I’ve been a volunteer firefighter since the 1980s and presently am a member of the Fort France Fire and Rescue Service, which is a composite department made up of a nine full-time and 20 plus part-time, on-call fire and rescue personnel.
Back in the early 1990s, I served with two fire and rescue services, including one being a rural department.
The fire and rescue service has changed over the years—evolving from just providing fire suppression services to rescue services.
The fire and rescue service is no longer just a garage that houses fire trucks. It is about fire prevention, public education, inspection, training, and, as a last resort, fire suppression, rescue, and hazardous materials response.
Being a member of the fire and rescue service involves a commitment—a commitment to training and continuing education.
When I met my wife 20 years ago, I had only two-and-a-half years of service as a volunteer firefighter. She has been supportive and understanding because, over the many years, I’ve attended numerous emergencies, as well as training sessions, which took a lot of time to complete.
In July of this year, I took vacation so I could attend—along with three other firefighters—the Ontario Fire College in Gravenhurst for a week-long training course in hazardous material operations.
Why? Because Fort Frances presently is the second-busiest rail port in North America for train traffic, as well as carrying hazardous materials.
This past June, for instance, a fiery freight train derailment about 80 miles from Chicago involving ethanol-filed railcars exploded, killing at least one person.
Guess where that freight train travelled through a few days before? It came through Fort Frances and Rainy River District.
We, as a community and district, need to look at the whole picture . . . the current situation when we think of the fire and rescue service.
Some fire and rescue services across Canada are moving towards a slow death. Why? The situation exists because of funding, lack of trained personnel, and legislation requirements, as well as the aging population.
Meanwhile, there are fire and rescue services that may assume that everything is just fine with regards to fire prevention, public education, inspection, as well as training in their community.

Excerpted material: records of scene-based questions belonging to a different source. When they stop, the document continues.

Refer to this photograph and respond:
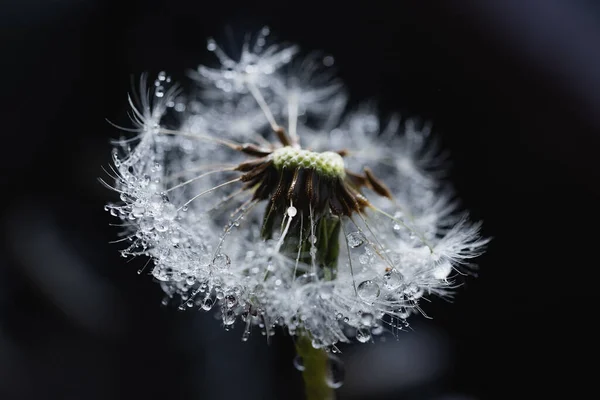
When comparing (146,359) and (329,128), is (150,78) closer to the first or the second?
(329,128)

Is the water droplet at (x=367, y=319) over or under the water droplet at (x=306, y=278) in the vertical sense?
under

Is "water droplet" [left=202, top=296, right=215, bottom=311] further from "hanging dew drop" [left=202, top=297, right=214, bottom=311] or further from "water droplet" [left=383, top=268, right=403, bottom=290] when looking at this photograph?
"water droplet" [left=383, top=268, right=403, bottom=290]

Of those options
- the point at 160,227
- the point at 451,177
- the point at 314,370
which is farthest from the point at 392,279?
the point at 451,177

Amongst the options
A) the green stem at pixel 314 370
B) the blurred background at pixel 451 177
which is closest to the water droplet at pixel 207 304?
the green stem at pixel 314 370

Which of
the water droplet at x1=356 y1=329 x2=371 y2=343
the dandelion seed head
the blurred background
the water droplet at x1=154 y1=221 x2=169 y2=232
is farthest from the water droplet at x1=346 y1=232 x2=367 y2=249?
the blurred background

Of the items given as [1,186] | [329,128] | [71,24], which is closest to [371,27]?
[329,128]

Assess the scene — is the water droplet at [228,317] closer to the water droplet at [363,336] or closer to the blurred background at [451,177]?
the water droplet at [363,336]
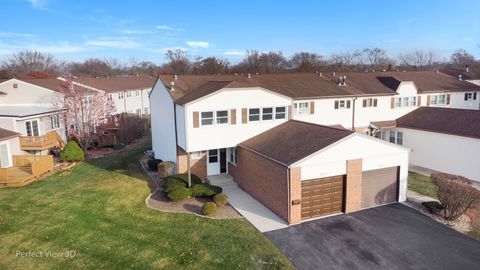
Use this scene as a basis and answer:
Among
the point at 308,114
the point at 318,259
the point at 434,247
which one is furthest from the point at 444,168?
the point at 318,259

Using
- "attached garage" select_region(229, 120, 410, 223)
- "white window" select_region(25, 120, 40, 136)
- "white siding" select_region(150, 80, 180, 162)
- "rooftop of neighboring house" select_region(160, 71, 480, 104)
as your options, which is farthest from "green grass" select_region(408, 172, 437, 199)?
"white window" select_region(25, 120, 40, 136)

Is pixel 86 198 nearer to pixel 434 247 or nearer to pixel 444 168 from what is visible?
pixel 434 247

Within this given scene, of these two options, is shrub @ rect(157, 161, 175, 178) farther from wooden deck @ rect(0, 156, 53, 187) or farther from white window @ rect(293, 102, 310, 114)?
white window @ rect(293, 102, 310, 114)

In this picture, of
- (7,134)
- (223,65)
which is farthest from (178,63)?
(7,134)

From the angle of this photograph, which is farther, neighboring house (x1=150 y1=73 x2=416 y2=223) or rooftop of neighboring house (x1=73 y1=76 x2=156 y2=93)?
rooftop of neighboring house (x1=73 y1=76 x2=156 y2=93)

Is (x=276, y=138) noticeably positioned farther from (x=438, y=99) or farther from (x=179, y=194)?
(x=438, y=99)

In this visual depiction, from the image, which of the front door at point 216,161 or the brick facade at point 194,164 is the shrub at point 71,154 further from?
the front door at point 216,161
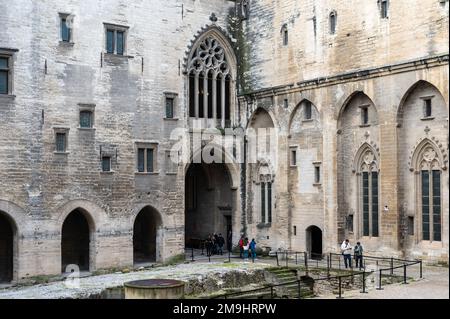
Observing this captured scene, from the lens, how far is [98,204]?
30609 mm

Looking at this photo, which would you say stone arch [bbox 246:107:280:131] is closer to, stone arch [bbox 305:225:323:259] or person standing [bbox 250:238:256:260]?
stone arch [bbox 305:225:323:259]

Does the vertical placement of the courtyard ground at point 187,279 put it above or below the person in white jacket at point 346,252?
below

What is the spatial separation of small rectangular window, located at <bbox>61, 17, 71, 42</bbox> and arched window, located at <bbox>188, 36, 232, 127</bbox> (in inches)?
245

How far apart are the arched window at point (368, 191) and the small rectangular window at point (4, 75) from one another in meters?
14.9

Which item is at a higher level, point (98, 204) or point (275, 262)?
point (98, 204)

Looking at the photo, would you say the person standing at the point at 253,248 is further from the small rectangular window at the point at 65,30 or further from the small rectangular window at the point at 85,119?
the small rectangular window at the point at 65,30

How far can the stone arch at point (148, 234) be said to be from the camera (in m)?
32.7

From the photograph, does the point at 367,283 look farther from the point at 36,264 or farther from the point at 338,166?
the point at 36,264

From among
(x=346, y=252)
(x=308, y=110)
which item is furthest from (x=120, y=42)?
(x=346, y=252)

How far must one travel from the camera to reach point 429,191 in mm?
27875

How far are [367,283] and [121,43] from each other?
48.7 ft

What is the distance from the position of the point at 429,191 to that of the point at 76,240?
1570cm

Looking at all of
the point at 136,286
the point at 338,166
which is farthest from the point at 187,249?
the point at 136,286

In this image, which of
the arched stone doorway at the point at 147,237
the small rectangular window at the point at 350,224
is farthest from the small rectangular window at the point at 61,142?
the small rectangular window at the point at 350,224
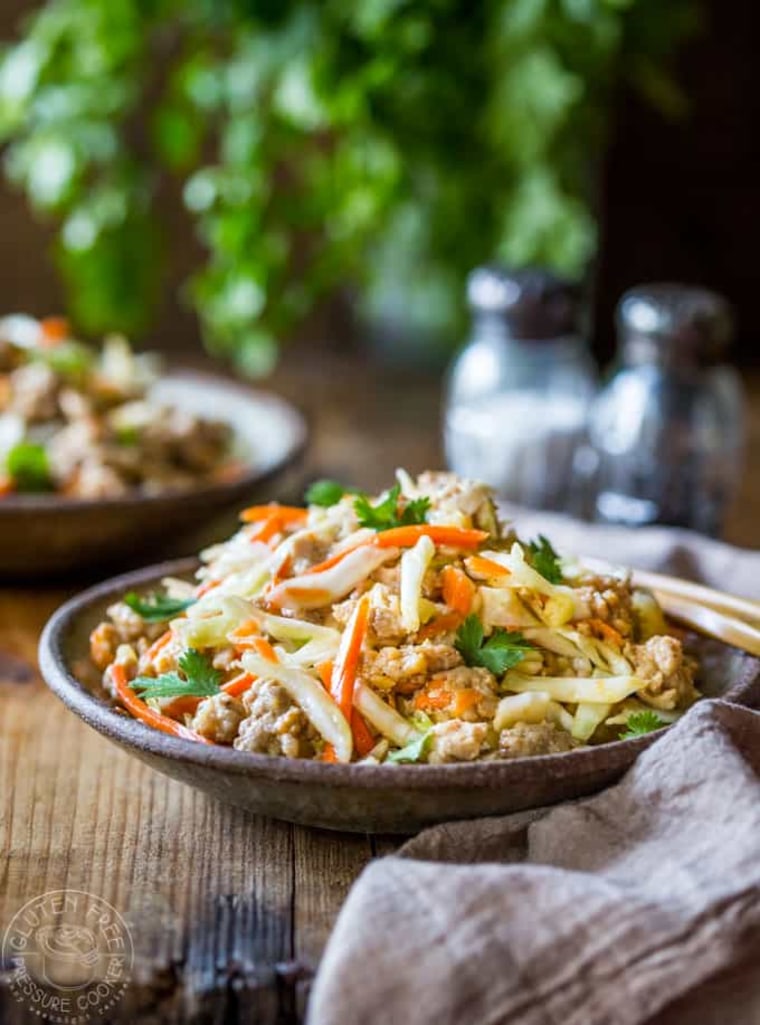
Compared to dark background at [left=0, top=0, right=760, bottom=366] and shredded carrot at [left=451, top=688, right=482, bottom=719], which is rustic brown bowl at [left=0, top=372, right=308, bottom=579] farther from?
dark background at [left=0, top=0, right=760, bottom=366]

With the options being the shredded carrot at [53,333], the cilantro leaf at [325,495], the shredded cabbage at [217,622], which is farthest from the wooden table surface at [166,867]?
the shredded carrot at [53,333]

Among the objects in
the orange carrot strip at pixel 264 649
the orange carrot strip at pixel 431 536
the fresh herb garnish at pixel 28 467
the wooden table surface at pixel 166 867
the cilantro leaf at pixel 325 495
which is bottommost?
the wooden table surface at pixel 166 867

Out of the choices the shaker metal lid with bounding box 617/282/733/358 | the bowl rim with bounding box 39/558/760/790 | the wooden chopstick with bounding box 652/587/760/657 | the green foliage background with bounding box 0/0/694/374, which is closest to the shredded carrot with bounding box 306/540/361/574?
the bowl rim with bounding box 39/558/760/790

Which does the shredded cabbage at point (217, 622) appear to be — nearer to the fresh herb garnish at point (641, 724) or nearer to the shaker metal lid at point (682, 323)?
the fresh herb garnish at point (641, 724)

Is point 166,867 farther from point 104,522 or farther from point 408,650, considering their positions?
point 104,522

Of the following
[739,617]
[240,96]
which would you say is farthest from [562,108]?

Other fire and rescue services are looking at building a new fire hall or addition—when less than 10 minutes away a composite fire and rescue service is stationed.
Apparatus and equipment rationalization needs to be looked at if your local fire and rescue service is going to maintain what it can provide in the near future.
To address the needs and maintain what we have, as well as embrace continuous improvement, the fire and rescue service needs to work together with other fire and rescue services and all stakeholders.
As the police and paramedic services has moved towards a district/regional service, the fire and rescue service also needs to move towards the same type of service with a professional organizational structure.
The creation of the Rainy River District Fire and Rescue Service may be the future direction and path to take—if we are going to move forward and address the current challenges, as well as the many to come.
The fire and rescue service . . . we are your neighbours, co-workers, and friends. We are there in the time of need to protect life, property, and the environment at a moment’s notice.
Tyler J. Moffitt is a volunteer firefighter and emergency responder, as well as a continuous improvement advocate.